Reduced pressure chemical vapor deposition of Si1−x−yGexCy/Si and Si1−yCy/Si heterostructures

Abstract

We have grown by reduced pressure chemical vapor deposition Si1−x−yGexCy/Si and Si1−yCy/Si heterostructures for electrical purposes. The incorporation of substitutional carbon atoms into Si is expected to play a double role. On the one hand, by creating a carrier confinement in the channel region of metal–oxide–semiconductor transistors, the compressive strained Si1−x−yGexCy and the tensile strained Si1−yCy layers can be used to improve transport properties.

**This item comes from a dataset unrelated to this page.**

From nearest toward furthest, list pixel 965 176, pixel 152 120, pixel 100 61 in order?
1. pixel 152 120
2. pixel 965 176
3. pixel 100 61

On the other hand, the addition of carbon atoms can compensate the compressive strain induced by large amounts of Ge. As far as high Ge concentration Si1−x−yGexCy layers are concerned (Ge=18 at. %), x-ray diffraction (XRD) measurements show the progressive shift of the Si1−x−yGexCy peak towards the Si substrate peak, evidencing the strain compensation due to the incorporation of carbon atoms into the substitutional sites of the SiGe matrix. Carbon incorporation results in a decrease of the growth rate, from 10 nm/min (for substitutional C=0.46 at. %) down to 9 nm/min (when substitutional C=1.26 at. %). High quality Si1−x−yGexCy layers with up to 1.26 at. % of substitutional carbon atoms were grown. Transmission electron microscopy imaging and the comparison between secondary ion mass spectrometry (SIMS) and XRD results revealed that a further increase of the SiCH6 flow leads to an increase of the carbon incorporation into interstitial sites, which translates into a rapid deterioration of the Si1−x−yGexCy layer. Slightly compressive-strained Si1−x−yGexCy layers (Ge=4 at. %) have also been grown. Through the increase of the SiCH6 flow we have managed to tailor the Si1−x−yGexCy layer strain from compressive to tensile. The Si1−x−yGexCy growth rate drops from 3.4 nm/min down to 3.0 nm/min when the substitutional carbon concentration increases from 0.4 up to 1.21 at. %. Finally, Si1−yCy/Si tensile-strained heterostructures were grown. Smaller growth rates (1.8 nm/min) for Si1−yCy than for Si1−x−yGexCy are obtained. SIMS and XRD measurements indicate that the highest carbon concentration Si1−yCy layer (substitutional C=1.12 at. %) also contains many interstitial carbon atoms (interstitial C=0.45 at. %).